# GOAL:
Return the records word for word, from the first line up to and including the line that contains "1307 millimetres".

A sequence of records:

[Begin]

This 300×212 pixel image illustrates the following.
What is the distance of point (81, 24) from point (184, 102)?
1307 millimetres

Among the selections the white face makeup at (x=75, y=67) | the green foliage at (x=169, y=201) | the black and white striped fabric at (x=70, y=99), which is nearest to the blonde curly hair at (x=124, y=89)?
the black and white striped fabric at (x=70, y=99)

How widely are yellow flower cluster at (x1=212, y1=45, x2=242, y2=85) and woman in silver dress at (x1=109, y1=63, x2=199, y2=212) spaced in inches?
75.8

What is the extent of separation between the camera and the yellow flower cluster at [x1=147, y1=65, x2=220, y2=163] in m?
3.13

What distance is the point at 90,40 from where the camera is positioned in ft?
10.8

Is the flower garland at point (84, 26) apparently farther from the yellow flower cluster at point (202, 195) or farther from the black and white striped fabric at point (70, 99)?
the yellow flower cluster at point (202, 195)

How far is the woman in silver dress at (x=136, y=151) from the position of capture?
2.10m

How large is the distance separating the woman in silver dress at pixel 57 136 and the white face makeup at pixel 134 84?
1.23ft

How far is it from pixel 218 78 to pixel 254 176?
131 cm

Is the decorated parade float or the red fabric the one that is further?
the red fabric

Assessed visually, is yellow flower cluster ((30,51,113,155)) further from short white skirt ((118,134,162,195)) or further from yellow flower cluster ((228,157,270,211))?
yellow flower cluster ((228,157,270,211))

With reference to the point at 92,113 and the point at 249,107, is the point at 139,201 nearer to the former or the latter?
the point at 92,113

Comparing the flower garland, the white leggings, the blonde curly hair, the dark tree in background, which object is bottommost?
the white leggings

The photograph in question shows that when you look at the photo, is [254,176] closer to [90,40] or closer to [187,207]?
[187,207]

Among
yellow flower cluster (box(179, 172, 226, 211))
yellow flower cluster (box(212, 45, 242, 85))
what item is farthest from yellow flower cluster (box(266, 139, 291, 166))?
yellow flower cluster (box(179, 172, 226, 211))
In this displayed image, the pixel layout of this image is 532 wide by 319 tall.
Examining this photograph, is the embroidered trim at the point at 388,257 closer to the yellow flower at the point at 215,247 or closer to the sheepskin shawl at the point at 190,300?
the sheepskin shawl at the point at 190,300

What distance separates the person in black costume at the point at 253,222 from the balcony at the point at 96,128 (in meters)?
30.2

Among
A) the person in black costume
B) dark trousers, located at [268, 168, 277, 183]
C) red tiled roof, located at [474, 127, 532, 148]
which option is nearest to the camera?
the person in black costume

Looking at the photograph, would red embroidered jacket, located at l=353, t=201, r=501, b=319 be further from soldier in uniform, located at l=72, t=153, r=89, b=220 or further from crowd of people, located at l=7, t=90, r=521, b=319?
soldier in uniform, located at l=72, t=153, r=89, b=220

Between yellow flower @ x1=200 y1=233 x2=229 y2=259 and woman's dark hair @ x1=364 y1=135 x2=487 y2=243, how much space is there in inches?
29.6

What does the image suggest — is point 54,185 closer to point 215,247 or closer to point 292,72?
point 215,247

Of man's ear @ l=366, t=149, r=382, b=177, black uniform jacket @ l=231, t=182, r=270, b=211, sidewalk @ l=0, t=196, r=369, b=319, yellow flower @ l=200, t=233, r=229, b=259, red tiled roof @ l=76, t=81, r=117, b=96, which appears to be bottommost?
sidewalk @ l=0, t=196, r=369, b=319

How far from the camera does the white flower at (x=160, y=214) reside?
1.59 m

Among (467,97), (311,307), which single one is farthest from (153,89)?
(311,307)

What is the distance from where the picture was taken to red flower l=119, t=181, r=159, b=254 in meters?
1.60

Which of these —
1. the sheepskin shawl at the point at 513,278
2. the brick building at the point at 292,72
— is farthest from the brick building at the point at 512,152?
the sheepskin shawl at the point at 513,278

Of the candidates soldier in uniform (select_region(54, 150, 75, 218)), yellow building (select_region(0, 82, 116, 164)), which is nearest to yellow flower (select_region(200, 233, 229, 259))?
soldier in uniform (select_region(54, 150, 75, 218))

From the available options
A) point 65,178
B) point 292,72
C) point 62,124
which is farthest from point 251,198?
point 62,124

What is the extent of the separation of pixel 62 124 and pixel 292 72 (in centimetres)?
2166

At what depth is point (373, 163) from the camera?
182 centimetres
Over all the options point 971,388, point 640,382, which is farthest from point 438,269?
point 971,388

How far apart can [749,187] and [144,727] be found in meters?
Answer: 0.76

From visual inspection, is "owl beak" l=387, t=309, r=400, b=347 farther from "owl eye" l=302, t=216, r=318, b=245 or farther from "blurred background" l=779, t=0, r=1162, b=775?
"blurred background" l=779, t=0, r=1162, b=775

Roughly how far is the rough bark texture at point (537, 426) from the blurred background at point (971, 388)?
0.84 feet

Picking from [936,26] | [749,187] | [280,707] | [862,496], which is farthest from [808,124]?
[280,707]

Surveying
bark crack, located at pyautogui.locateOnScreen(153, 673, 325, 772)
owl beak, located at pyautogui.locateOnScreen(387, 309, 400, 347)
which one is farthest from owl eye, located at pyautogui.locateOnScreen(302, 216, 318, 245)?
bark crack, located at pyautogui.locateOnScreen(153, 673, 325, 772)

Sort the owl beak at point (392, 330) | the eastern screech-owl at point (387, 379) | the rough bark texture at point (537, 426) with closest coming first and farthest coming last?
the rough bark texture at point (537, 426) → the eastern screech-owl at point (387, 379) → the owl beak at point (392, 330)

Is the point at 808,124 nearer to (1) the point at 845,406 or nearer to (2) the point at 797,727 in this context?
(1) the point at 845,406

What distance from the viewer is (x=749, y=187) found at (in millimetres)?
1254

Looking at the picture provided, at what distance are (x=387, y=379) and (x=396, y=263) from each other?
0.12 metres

[End]

# THE OUTPUT:
This 300×212 pixel image illustrates the following.
What is the distance of point (81, 24) from point (184, 102)?
1307 millimetres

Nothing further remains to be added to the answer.